Australia notches first current account surplus since 1975
An iron ore spike has driven Australia’s current account to a surplus for the first time since 1975.
Australia posted its first quarterly current account surplus since 1975 in the second quarter, bolstered by soaring iron ore prices.
The surplus of $5.853bn comes as Chinese demand for iron ore rises and supply is disrupted elsewhere in the world. Economists expected a surplus of $1.5bn for the quarter.
Yet the first current account surplus in over 40 years happened in the midst of a worsening trade dispute between the US and China which is threatening to put the brakes on the world economy.

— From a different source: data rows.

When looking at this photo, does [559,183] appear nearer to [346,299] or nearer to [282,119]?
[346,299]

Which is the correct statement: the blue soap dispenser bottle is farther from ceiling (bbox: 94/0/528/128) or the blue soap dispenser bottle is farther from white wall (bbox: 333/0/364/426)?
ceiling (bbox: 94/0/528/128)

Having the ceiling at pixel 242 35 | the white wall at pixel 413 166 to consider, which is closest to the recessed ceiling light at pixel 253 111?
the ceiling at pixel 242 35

Watch the YoY GDP figures be revised up after those reads from the current acct - G and NE in GDP will drag it up now. Can hear the sigh of relief from the #RBA #ausbiz
— Evan Lucas (@EvanLucas_INV) September 3, 2019
The improved current account balance removes a potential source of vulnerability for the economy because it signals Australia is less reliant on foreign borrowing, economists said.
Still, the surplus also points to weak consumer demand and sluggish investment locally, both of which have curbed imports.

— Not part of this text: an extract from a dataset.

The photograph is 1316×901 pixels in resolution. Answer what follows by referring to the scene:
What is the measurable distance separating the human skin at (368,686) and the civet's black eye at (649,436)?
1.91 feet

The net exports balance is expected to add 0.6 percentage points to second quarter GDP growth, likely sparing the economy from a contraction through the quarter.

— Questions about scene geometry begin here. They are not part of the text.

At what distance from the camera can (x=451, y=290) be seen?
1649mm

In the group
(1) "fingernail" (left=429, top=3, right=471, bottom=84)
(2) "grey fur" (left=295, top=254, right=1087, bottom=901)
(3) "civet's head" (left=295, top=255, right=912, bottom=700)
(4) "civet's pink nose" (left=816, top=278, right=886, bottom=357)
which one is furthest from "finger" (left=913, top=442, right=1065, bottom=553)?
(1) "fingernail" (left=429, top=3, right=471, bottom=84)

Economists expect fairly moribund growth in the quarter due to falling construction and inventories, weak investment and a reluctance among consumers to spend.
The Reserve Bank of Australia is expected to leave official interest rates on hold at a record-low 1 per cent later today. Still, policy makers will leave open the prospect of further interest rate cuts as the outlook for growth is sluggish.